Column: Republicans are passing laws to suppress the truth about slavery’s enduring legacy
What is so terrifying to Republicans about the reassessment of American history known as critical race theory? Once an obscure academic theory, it has now taken its place alongside face masks and cancel culture as the bugaboo of conservatives who would rather do anything other than fix our broken immigration system, crumbling infrastructure and inadequate healthcare.
Pioneered in the 1970s and ’80s, and refined as the decades have passed, the theory posits that racial inequality is a baked-in feature of American institutions, which benefits what author Isabelle Wilkerson calls “the dominant caste,” i.e. white people.
Republicans, most of them white, are outraged at the suggestion.
“There’s no room in our classrooms for things like critical race theory,” said Republican Florida Gov. Ron DeSantis, who like many in his party, is vying to become the successor to Donald Trump. “Teaching kids to hate their country and to hate each other is not worth one red cent of taxpayer money.”
And the critics are not just talking. Last week, 20 Republican state attorneys general (representing seven of the 11 Confederate states), wrote a 10-page letter to Education Secretary Miguel Cardona objecting to proposed rules that would incorporate racially, ethnically, culturally and linguistically diverse perspectives into American history and civics programs.
This, said the chief legal officers in states such as Alabama, Mississippi and South Carolina, is a “thinly veiled attempt at bringing into our states’ classrooms the deeply flawed and controversial teachings of Critical Race Theory and the 1619 Project,” which it described as “debunked.”
“Instead of teaching American history grounded in facts,” the rule would “prioritize an ideology that distorts American history. CRT supports the idea that America is a fundamentally racist country and that our institutions are inherently systematically racist.”
A number of Republican-dominated legislatures have piled on as well, proposing or passing laws that would prohibit teaching that America was founded on principles other than equality.
Isn’t it fascinating that some folks are so threatened by the idea that they benefit from the color of their skin that they can only see critical race theory as a racialized attack on them?
I honestly don’t know how you can look at disparities between the races in America and conclude anything other than that we live in a country that has blithely disadvantaged people of color for hundreds of years.
For example, there is what the Brookings Institution describes as “staggering disparities” between the net worth of Black and white households.
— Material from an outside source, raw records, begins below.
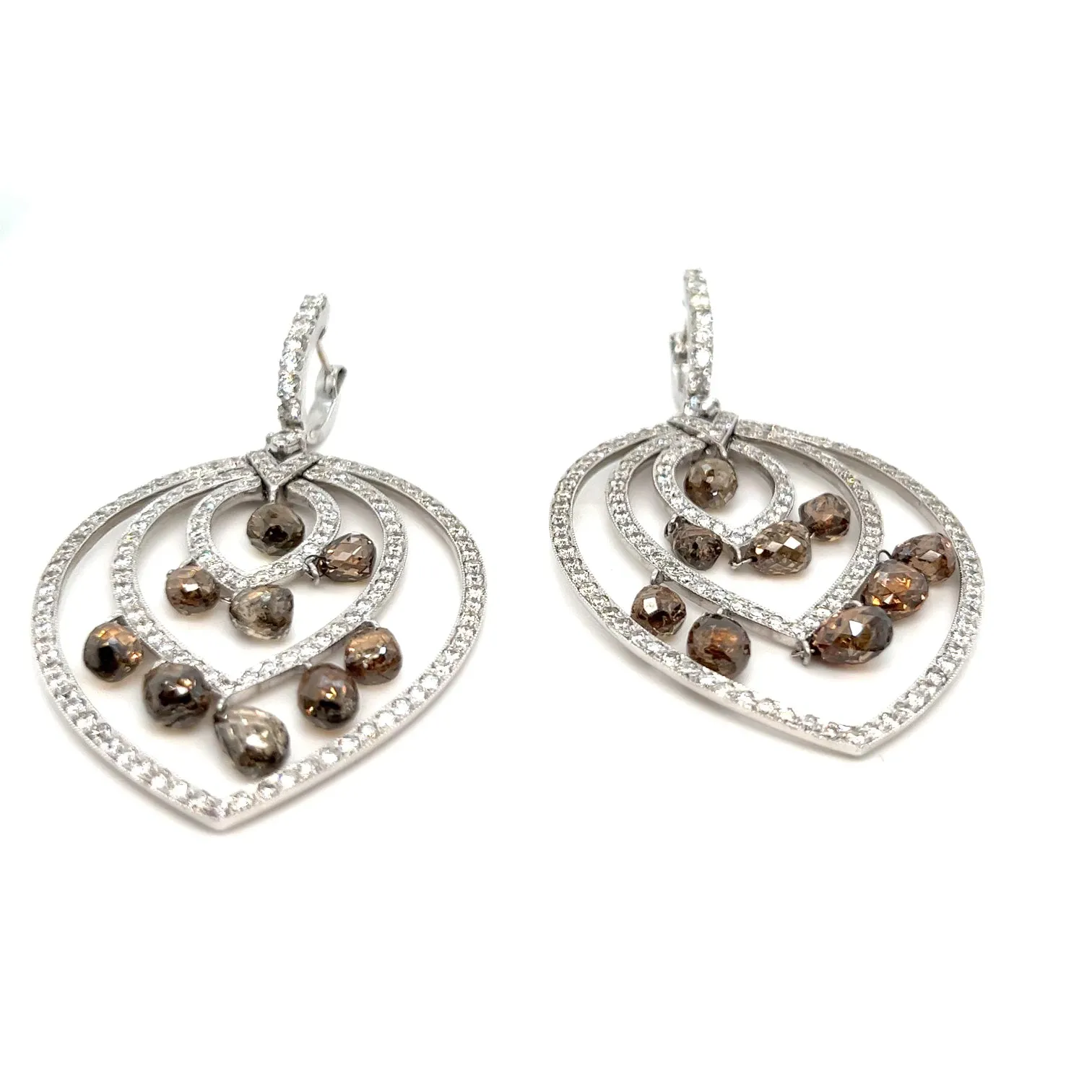 18kt White Gold with Brown Diamond Briolettes Chandelier Earrings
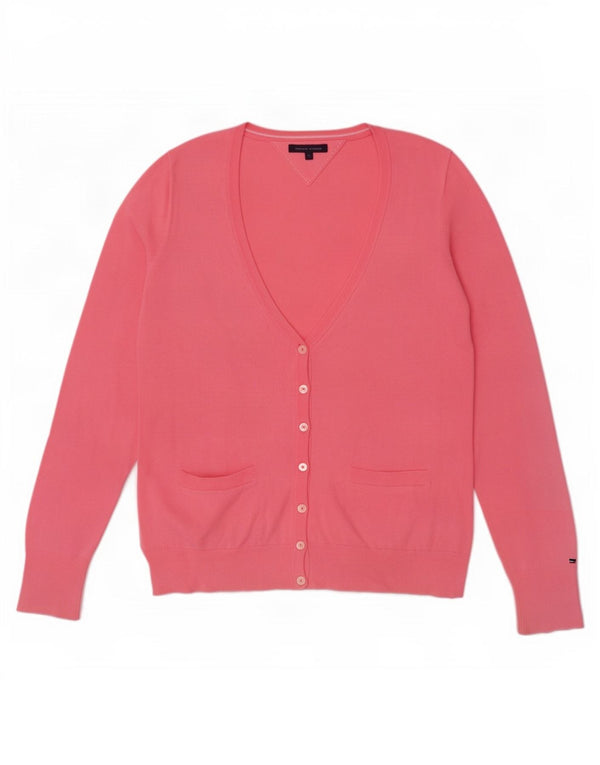 Maglione cardigan da donna Tommy Hilfiger UK 12 cotone rosa medio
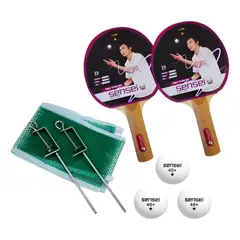 SENSEI - Set Completo De Ping Pong 2 Paletas+3 Pelotas+red Drb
A huge achievement gap between public schools that serve primarily white students and those that serve students of color. There are stunning differences between how white and Black neighborhoods are policed, and who is arrested, and imprisoned for which sorts of crimes. (See: historical differences in criminal penalties for crack cocaine versus powdered cocaine.)
And let’s not forget, here in the world’s richest nation, Black maternal mortality is three times the rate of maternal mortality for white women.
Given all that, it’s impossible not to see the image of Derek Chauvin’s knee on George Floyd’s neck, his hand so casually draped in his pocket, as a shamefully apt metaphor for the way white people, or their institutions, have held Black people down.
So why not study it, teach it and confront it?
Critical race theory offers a valuable way of looking at the reasons for widespread racial inequality. It’s not even particularly radical.
“It’s an approach to grappling with a history of white supremacy that rejects the belief that what’s in the past is in the past, and that the laws and systems that grow from that past are detached from it,” law professor Kimberlé Crenshaw recently told CNN. Crenshaw, who teaches at UCLA and Columbia law schools, helped pioneer the theory.
“Our founding ideals of liberty and equality were false when they were written,” wrote Nikole Hannah-Jones in her Pulitzer-Prize winning introduction to the 1619 Project. “Black Americans fought to make them true.”
The 1619 Project contained what some historians declared were factual inaccuracies — including an exaggeration of the role that protecting slavery played in the Revolutionary War. But the project’s reexamination of the country’s founding through the lens of how it exploited and mistreated enslaved people and their descendants was entirely worthy and remains a valuable tool for those looking to connect the past with present.
This country was indisputably founded on white supremacy, among other things, and that legacy has lived on in a million ways — the Jim Crow era after Reconstruction, lynchings, redlining, the civil rights struggles, mass incarceration, the backlash to the election of our first Black president and now the efforts to suppress voting rights, the refusal of Republicans to support a congressional investigation into the events of Jan. 6, which appear to have been orchestrated by white supremacists, and the histrionics of conservatives over critical race theory.
“America is an old house,” writes Wilkerson. “We can never declare the work over. … Not one of us was here when this house was built … but here we are, the current occupants of a property with stress cracks and bowed walls and fissures built into the foundation. We are the heirs to whatever is right or wrong with it. We did not erect the uneven pillars or joists, but they are ours to deal with now.”
Yet the Republican establishment in this country, still beholden to former President Trump, whose own history of racism is irrefutable, is working hard to pretend the foundation has always been solid — and to force schools into line with their views.
These inappropriate state intrusions into the classroom are nothing more than an attempt to — yes — whitewash our history, pretend the law is color-blind and stop the clock, once again, on progress toward racial equality.